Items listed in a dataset
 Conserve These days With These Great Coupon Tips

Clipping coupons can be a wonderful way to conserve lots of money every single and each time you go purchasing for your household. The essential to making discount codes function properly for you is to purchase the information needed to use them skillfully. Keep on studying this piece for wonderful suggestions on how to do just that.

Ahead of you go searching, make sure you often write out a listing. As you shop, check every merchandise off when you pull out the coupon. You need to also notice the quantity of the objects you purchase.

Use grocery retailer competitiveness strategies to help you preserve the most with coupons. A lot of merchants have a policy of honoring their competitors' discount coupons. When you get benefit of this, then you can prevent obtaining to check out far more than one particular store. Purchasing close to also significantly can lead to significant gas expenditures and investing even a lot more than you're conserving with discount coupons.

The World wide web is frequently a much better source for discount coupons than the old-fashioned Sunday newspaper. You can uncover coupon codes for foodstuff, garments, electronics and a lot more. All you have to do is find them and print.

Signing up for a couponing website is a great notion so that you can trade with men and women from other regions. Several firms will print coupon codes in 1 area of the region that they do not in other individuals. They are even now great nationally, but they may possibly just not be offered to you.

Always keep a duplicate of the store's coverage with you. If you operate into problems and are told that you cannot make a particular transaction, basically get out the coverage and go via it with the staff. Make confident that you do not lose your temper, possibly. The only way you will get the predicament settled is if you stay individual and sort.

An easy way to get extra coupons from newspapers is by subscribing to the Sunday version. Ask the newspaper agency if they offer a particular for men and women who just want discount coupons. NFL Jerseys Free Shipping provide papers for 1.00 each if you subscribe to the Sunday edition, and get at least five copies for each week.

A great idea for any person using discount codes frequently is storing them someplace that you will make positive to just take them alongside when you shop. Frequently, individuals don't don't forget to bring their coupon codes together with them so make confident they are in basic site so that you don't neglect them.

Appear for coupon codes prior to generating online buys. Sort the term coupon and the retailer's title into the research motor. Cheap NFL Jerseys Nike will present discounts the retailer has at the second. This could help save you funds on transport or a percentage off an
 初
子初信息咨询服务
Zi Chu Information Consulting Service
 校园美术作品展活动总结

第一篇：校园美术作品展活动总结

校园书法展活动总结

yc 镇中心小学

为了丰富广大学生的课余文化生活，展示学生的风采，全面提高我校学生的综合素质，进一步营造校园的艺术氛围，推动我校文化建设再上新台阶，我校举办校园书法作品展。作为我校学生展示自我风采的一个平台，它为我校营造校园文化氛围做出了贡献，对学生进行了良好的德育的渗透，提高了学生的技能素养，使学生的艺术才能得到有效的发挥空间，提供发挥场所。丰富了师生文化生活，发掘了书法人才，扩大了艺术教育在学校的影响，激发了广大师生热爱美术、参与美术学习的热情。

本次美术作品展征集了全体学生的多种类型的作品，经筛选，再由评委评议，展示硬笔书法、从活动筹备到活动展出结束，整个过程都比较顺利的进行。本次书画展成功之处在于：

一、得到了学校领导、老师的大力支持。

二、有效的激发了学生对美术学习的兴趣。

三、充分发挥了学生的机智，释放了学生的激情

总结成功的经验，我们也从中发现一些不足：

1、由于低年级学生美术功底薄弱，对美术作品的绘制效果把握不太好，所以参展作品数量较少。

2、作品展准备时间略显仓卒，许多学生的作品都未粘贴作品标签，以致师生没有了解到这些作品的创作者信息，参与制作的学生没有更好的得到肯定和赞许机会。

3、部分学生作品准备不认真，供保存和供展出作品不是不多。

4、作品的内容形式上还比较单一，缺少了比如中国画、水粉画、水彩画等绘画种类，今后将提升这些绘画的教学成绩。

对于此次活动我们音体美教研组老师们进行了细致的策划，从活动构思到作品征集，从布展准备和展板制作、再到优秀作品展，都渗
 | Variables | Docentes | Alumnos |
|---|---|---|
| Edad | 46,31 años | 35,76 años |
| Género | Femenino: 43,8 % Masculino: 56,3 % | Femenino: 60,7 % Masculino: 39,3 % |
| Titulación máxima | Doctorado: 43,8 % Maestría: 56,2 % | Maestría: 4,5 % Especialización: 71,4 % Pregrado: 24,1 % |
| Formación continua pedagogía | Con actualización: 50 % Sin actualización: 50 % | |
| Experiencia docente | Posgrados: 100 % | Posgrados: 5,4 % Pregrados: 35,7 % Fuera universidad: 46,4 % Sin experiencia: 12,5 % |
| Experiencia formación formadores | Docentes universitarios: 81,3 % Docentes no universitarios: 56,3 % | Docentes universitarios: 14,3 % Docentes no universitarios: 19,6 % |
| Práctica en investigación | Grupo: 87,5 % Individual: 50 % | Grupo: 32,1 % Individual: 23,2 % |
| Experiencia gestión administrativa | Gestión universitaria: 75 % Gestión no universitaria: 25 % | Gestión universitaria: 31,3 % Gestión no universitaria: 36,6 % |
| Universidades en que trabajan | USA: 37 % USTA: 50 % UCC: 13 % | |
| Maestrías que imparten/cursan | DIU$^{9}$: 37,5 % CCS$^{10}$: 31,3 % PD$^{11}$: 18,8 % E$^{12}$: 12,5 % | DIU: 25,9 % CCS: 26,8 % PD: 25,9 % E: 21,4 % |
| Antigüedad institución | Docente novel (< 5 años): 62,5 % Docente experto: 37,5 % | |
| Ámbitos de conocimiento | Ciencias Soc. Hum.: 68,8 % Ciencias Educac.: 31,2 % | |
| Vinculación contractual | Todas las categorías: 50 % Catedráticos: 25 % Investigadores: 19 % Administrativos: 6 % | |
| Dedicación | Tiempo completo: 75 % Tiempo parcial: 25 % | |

▸ **Assigned task**
Whenever the string "Docentes" shows up in a line of the records, copy that line.

▸ **Written answer**
 | Variables | Docentes | Alumnos |
| Experiencia formación formadores | Docentes universitarios: 81,3 % Docentes no universitarios: 56,3 % | Docentes universitarios: 14,3 % Docentes no universitarios: 19,6 % |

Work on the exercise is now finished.